━━━━━ EXCERPT TO READ ━━━━━
{
  "cells": [
    {
      "cell_type": "markdown",
      "metadata": {},
      "source": [
        "\n# Joint feature selection with multi-task Lasso\n\nThe multi-task lasso allows to fit multiple regression problems\njointly enforcing the selected features to be the same across\ntasks. This example simulates sequential measurements, each task\nis a time instant, and the relevant features vary in amplitude\nover time while being the same. The multi-task lasso imposes that\nfeatures that are selected at one time point are select for all time\npoint. This makes feature selection by the Lasso more stable.\n"
      ]
    },
    {
      "cell_type": "code",
      "execution_count": null,
      "metadata": {
        "collapsed": false
      },
      "outputs": [],
      "source": [
        "# Authors: The scikit-learn developers\n# SPDX-License-Identifier: BSD-3-Clause"
━━━━━
ACTIONS TO TAKE:
A. Answer these questions using the multi-task Lasso notebook, each on its own line:
(i) In the simulated example, what does each task correspond to?
(ii) What license identifier does the notebook give?
(iii) According to the notebook, what does the multi-task lasso make more stable?
B. In the multi-task Lasso notebook, list every key that appears in the entry whose "cell_type" is "code", including nested keys.
━━━━━ DATASET ROWS ━━━━━
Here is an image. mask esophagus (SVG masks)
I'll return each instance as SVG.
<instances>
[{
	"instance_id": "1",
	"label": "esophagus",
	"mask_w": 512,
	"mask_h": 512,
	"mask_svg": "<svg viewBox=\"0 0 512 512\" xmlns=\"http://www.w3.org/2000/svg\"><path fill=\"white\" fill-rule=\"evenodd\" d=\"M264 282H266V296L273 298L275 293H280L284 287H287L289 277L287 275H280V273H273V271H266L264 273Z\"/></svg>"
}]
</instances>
━━━━━
TASK-BY-TASK OUTPUTS:
A.
(i) A time instant.
(ii) BSD-3-Clause.
(iii) Feature selection by the Lasso.

B. cell_type, execution_count, metadata, collapsed, outputs, source